Post-rescue... Tranquilized for exam. Turned out to be in excellent health.

Posted by South Dade Avian & Exotic Animal Medical Center on Tuesday, 26 January 2016

A 99-year-old woman in Miami woke up in the middle of the night to find an exotic animal she had never seen before sleeping on her chest. The woman's son-in-law told NBC Miami: "I was awaken by a phone call at 2am, which is never good news, and it was from my terrified mother-in-law."

The woman had awoken to find a kinkajou – a mammal native to Central America and South America – had come into the house and curled up asleep on her chest.

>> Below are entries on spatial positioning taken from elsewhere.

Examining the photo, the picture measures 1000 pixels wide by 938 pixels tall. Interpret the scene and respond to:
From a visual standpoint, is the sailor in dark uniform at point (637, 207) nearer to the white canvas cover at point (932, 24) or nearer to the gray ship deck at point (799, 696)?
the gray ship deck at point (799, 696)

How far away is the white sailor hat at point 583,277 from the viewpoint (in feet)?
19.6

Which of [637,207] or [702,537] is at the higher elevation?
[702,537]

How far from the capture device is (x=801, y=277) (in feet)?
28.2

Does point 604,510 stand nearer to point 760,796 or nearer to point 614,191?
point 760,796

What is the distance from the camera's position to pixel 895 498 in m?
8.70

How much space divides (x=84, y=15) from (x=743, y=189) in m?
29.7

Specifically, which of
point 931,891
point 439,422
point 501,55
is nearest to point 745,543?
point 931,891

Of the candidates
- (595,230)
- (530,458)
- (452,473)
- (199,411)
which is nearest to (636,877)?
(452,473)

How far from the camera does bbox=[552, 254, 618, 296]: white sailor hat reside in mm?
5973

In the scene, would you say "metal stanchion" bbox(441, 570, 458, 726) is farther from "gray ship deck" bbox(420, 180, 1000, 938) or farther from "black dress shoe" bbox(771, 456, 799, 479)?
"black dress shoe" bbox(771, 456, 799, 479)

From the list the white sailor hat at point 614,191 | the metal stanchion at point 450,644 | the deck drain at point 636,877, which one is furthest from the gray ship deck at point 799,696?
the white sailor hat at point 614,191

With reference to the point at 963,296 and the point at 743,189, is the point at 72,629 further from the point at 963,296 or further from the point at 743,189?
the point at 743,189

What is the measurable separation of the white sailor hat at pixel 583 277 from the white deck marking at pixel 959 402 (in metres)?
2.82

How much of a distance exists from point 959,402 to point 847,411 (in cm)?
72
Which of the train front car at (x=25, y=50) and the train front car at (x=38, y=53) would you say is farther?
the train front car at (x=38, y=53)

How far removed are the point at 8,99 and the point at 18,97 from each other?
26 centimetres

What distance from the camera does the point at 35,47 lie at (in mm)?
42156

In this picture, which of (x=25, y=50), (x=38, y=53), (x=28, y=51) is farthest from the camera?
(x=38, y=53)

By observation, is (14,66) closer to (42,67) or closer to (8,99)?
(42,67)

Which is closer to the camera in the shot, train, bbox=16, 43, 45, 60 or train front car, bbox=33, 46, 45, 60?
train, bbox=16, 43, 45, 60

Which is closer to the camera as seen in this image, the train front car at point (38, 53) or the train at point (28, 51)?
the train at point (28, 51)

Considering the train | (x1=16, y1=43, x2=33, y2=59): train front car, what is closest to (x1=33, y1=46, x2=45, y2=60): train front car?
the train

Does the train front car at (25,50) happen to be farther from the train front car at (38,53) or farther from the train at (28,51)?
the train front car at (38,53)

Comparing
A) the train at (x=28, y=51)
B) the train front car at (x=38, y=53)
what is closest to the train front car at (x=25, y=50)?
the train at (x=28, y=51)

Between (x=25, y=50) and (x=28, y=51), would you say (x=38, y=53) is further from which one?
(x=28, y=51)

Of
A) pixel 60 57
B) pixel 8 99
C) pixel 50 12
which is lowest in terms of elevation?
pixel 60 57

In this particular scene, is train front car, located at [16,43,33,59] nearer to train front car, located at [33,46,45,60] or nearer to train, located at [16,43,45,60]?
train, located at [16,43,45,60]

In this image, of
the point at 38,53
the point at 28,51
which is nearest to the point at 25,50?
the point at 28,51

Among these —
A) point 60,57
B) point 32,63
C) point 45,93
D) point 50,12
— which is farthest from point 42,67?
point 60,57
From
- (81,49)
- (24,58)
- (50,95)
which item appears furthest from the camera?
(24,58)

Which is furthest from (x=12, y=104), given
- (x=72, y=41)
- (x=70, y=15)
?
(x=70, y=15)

The family lured it into a cage and took it to a local veterinarian.

The vet, Dr Don J. Harris, knew immediately that the kinkajou must be someone's pet: "No undomesticated wild animal like this would curl up on a woman's chest to go to sleep."

After the story ran on a number of local Miami news services, the kinkajou's owner, Ray Fernandez, went down to South Dade Avian and Exotic Animal Medical Center to collect his pet of five years.

"I was tenting my house and I had to move her to my brother's house in a temporary cage and she figured out a way to open it up, she's got really good hands," said Fernandez.

Though not native to the US, kinkajous can be kept as pets if the owner holds a special license. Dr. Harris told Q13 Fox that he sees one or two kinkajous a year at the exotic animal medical centre where he works.